“Cell therapies or growth factors: which carries the greater future potential for treating Parkinson's disease? Report on the London Regenerative Medicine Network Meeting"


#1
23rd February 2012 6 – 8:30 University College London
Roger Barker of the Cambridge Centre for Brain Repair set the context for the meeting by playfully challenging the speakers to come up with a better treatment regime than the present armoury of drugs and Deep Brain Stimulation. The question of whether they did was never resolved but what followed was a stimulating and tantalising glimpse of the leading edges of cell and growth factor research.

Sonja Kriks of the Memorial Sloan-Kettering Cancer Center New York took us through the process of creating Dopaminergic Neurons from human embryo stem cells. I can not summarise the complex process but
a) using embryonic cells gets around the objections to foetal cell treatments.
b) Embryo-derived cells were relatively easy to culture in large numbers
c) The survival rates for these cells when introduced into the brain were very high. They established themselves quickly and survived in sufficient numbers to be effective.
d) So far there had been no rejection or side effects in mice, rats and a monkey
It looks like they will be applying to start clinical trials soon

Alan Whone from Bristol then took us through the state of play on GDNF (growth factor) treatments where a nourishing and restorative fluid is piped in the areas of the brain affected by PD. After promising in itial results in the USA and in Bristol some years ago, clinical trials were halted after a group of monkeys paralleling the trials began to develop problems caused by the delivery method of a pump in the abdomen delivering a steady stream of GDNF via a thin tube into the striatum. The group in Bristol are planning a new trial where the GDNF is delivered via a slow infusion through several fine tubes connected to a port set, like some hearing aids into the bone behind the ear and in size and appearance resembling an earphone socket on an iPod. This avoids the need for an abdominal pump. The GDNF is administered every few week via the port. The team were also looking at using bone marrow (which is itself a source of GDNF) as a delivery medium via intravenous injection.
It was pointed out that GDNF, though very effective also encouraged the growth of Serotonin-ptoducers and that this could cause Dyskinesias to worsen.

Professor Anders Bjorklund from Lund in Sweden gave 2 talks: the first was on Cell Replacement by transplanting foetal brain cells into patients. This had been tried and discontinued in the 1990s and had not been judged a success at the time, as the cells did not appear to affect symptoms. However a later follow up on the patients showed that some their UPDRS scores began to improve after 3-5 years possibly because the foetal cells needed to mature and needed time to take on a role in the brain. So transplanting had not been a failure, it just needed more time to be allowed before passing judgement.

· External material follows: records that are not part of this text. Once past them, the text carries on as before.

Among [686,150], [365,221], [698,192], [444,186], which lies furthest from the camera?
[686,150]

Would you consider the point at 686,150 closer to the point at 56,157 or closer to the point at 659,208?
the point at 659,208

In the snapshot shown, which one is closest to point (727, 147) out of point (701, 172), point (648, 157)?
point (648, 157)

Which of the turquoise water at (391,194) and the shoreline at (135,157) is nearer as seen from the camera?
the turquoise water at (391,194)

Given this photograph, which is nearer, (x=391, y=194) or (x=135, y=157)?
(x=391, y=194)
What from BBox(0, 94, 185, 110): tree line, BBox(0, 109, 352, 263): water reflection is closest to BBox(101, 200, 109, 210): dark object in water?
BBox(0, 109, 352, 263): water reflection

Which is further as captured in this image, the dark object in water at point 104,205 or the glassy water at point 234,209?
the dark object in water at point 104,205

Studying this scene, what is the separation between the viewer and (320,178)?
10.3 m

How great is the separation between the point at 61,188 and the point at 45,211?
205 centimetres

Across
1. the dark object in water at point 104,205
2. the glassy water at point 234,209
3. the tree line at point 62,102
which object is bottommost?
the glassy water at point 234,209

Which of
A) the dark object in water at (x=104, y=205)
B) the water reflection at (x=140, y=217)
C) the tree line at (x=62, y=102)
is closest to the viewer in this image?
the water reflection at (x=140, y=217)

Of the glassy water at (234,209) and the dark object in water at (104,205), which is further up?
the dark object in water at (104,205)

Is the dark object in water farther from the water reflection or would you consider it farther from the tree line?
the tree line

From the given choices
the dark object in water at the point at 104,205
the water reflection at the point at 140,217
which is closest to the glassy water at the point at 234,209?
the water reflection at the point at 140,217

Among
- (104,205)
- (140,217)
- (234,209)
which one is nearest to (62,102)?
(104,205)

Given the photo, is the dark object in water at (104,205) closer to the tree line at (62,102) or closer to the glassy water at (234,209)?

His second talk was on NURR1 a protein that plays a major role as a transcription factor, regulating the way in which Dopaminergic and other cells develop. This seems an exciting and productive field, since NURR1 has a key role in producing new dopaminergic cells, it also regulates GDNF and functions as a neuroprotective agent.
We never did test out Roger Barker’s challenge from the start of the evening – none of the speakers had the magic bullet or could give a date for their discoveries to produce widespread improvements in treatments but I left feeling very optimistic. There was a real sense of discovery and progress in the meeting. I was also impressed by the way the speakers reacted to each other, seeing immediately what uses they could make of the work being described. Could it be that the answer is out there, but it needs several people to come together with their pieces of the jigsaw puzzle?

#2
very interesting thanks for making the effort.

#3
Many thanks Dewey. This is all very positive and optimistic.

#4
I would only be really happy when all the wonderful research step out of the Lab
and the science is applied to individuals. At the moment, what real chance have we got to really slow down or push back for good this monster of a condition
ever changing from day to day if not hour to hour sometimes? a very slim one!

Sorry everyone, I do not feel optimistic but awful.

Natasha

#5
Great read!!
Roger Barker I believe will be the pioneer in a major break through within 18 months. Yes I am a bit biased as he's been my consultant since my diagnosis 4 years ago. But he's honest and sincere. You may say its blind faith but if cells have been regenerated to restore sight, there is no reason why we shouldn't all be a little confident in our futures. I am on many studies, and even in the past few years it seems that people are secretly excited, again it might be me who's reading hope when there's not. But we have to hope, cell therapy is the future not only for us but also for the medical profession as a whole, fingers (toes, arms, legs, teeth!!) crossed.

#6
Thanks Alfie.

The tremendous commitment I have seen among the Research Projects funded by Parkinson's UK is one of my reasons for optimism.

Speaking of optimism, I should have mentioned that this particular LRMN meeting was sponsored by the Cure Parkinson's Trust, run by Tom Isaacs - one of the most optimistic people I have come across.